Faith has more of a behavioural edge to it than hope because unlike hope faith says you have to do something to get the ‘promised reward’.  I quite like faith – I’ve seen it in action within me many times – faith feels actionable.  Faith feels like I am empowered and moving forward.

But faith is actually a side affect of taking a chosen direction – it is not in itself enough.  If after a period of time faith does not deliver the evidence and knowledge that justifies the work I give up on faith – and so we should.

Blind faith, spending day after day involved in actions that bring no identifiable benefit, are a waste of time to me.

Faith is false when adopted as a permanent outcome in its own right.

Fear

Fear is believing something unseen and not wanted will happen if you behave in a certain way (so you go in the opposite direction).
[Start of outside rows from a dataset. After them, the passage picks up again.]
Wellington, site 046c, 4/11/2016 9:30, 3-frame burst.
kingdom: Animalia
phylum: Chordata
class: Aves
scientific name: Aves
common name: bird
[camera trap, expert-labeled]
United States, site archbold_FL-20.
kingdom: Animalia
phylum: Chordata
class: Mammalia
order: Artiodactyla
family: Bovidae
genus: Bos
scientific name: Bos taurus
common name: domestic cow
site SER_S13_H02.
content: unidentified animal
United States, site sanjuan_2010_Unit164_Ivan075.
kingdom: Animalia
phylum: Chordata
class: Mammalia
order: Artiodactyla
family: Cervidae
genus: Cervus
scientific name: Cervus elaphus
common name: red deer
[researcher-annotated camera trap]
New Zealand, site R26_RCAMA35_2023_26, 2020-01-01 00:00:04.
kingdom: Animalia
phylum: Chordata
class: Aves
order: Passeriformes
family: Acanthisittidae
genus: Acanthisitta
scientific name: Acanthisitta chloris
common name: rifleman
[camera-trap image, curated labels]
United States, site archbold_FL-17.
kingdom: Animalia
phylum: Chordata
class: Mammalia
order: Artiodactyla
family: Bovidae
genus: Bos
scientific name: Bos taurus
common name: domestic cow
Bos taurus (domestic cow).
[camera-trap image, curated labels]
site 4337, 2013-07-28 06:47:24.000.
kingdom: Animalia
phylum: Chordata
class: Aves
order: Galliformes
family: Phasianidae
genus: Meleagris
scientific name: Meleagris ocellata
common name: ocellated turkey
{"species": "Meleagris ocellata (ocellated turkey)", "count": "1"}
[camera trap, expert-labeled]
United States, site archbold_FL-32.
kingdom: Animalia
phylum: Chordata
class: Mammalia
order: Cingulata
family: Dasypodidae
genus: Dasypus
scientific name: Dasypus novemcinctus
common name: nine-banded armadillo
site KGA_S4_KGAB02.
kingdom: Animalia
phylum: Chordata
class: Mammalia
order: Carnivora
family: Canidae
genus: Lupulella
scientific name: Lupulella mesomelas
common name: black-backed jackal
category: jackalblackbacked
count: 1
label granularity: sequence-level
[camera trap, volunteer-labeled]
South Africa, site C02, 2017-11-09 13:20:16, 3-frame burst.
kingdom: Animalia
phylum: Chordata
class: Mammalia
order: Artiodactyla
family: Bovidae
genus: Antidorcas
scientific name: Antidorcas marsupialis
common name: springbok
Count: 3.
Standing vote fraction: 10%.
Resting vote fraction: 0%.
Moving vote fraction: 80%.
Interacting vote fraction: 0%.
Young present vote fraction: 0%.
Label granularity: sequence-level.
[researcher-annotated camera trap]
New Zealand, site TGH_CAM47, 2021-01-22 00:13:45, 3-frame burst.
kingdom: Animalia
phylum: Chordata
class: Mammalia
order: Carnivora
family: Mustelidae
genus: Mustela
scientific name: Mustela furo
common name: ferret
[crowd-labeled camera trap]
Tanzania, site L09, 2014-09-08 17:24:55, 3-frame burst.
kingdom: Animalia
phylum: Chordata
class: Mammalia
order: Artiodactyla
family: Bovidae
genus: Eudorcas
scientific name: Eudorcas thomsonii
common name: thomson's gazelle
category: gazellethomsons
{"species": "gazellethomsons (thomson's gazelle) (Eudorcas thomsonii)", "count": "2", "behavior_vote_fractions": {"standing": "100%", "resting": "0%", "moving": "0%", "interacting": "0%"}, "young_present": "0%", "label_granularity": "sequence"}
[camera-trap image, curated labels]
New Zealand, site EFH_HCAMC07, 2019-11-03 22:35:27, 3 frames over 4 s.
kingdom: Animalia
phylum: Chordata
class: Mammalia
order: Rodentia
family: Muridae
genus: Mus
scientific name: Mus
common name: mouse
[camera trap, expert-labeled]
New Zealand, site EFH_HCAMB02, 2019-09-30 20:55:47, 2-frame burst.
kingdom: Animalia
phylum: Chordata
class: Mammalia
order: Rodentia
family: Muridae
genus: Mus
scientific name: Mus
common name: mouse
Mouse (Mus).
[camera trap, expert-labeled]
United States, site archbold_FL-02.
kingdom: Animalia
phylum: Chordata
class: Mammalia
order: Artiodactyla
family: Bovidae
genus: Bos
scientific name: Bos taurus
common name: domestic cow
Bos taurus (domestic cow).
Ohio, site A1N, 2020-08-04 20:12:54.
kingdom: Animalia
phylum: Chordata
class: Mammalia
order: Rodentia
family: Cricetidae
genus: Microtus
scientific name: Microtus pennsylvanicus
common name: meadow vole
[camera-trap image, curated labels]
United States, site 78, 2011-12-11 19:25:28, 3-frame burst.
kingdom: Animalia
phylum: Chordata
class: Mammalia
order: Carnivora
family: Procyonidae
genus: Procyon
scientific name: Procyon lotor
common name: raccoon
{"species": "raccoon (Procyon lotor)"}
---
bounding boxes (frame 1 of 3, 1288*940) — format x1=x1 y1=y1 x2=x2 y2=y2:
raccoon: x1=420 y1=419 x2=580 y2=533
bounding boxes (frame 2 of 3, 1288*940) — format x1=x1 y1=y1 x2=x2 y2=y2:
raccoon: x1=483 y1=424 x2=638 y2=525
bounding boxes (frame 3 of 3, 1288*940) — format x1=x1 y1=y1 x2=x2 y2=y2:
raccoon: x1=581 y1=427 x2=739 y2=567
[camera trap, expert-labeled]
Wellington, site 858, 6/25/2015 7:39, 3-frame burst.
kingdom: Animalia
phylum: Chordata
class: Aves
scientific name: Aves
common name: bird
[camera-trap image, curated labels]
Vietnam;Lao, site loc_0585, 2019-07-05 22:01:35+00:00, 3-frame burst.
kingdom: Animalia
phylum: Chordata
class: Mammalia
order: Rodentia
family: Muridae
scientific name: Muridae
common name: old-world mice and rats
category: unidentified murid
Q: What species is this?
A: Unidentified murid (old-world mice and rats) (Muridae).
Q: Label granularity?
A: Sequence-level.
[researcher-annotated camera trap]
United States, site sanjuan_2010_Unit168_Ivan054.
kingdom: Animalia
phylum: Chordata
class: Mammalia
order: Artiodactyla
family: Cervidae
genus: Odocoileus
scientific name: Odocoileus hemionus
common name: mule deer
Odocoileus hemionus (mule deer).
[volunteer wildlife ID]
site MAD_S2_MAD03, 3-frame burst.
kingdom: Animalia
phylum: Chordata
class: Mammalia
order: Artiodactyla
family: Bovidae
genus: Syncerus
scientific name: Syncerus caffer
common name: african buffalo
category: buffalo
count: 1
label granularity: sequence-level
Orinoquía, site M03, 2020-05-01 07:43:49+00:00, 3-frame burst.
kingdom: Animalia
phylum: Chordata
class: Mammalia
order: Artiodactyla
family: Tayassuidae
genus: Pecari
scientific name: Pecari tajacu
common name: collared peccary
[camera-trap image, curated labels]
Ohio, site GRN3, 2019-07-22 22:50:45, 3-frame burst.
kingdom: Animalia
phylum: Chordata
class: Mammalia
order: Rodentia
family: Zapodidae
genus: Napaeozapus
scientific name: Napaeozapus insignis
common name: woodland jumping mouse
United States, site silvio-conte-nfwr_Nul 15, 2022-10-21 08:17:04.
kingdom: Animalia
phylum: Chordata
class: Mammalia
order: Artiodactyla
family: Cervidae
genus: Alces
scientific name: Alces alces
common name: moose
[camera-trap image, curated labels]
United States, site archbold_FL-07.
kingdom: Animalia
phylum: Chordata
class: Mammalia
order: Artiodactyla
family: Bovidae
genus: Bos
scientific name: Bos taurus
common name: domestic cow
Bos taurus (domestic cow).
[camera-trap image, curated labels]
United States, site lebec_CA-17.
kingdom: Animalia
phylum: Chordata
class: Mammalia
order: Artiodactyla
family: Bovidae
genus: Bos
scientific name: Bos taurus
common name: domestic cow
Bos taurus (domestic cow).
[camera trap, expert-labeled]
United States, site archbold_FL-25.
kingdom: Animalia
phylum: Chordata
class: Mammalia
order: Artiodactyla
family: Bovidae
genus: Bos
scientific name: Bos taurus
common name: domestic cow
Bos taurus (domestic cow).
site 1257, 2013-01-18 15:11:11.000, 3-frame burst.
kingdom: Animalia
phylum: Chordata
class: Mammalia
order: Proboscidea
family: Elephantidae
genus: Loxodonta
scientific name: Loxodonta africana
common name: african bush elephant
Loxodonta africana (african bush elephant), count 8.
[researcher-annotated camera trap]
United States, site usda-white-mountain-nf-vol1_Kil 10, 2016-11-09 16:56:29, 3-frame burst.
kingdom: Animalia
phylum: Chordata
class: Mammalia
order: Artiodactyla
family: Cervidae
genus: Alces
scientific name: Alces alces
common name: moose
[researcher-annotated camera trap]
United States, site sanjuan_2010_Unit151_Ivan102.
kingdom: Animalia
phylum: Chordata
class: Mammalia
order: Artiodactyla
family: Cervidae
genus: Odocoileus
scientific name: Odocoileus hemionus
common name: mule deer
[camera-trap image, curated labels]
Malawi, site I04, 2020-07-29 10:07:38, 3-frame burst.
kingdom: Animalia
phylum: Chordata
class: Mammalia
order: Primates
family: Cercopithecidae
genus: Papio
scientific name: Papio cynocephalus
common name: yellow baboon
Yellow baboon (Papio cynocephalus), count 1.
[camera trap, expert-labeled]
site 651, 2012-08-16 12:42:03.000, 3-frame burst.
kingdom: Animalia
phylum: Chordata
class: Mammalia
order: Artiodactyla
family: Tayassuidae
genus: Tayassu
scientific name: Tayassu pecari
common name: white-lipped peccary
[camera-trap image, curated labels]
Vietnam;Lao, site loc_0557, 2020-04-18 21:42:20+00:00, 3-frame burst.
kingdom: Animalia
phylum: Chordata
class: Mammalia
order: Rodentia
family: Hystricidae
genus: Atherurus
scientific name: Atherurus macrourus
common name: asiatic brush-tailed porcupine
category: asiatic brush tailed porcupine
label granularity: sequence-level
Fear of our own emotions is always false – False Evidence Appearing Real – but a lot of us fall prey to this mistake and avoid growth opportunities due to the fear that comes with taking the emotional risks associated with growth.

Fear, without direct evidence of the feared thing happening right now, is false.

A One Sentence Summary of an Example

In a difficult situation you got trapped into using hope to give yourself good feelings but your hopes did not materialise and turned to feelings of despair which got so bad they overcame your fear of leaving and forced you to have faith things would turn out right in the end.

An even shorter sentence:  you changed direction because one direction hurt more than the other.

The Point of All This is …

If you are relying on hope; if you are full of despair; if you need to find faith; if you fear your inner world – these are emotional issues telling you your current direction is wrong.

These four related thinking and emotional states are meant to be temporary stopping places along the journey towards natural inner happiness.

If you have got stuck in one or more of them you need to get moving in the right direction again.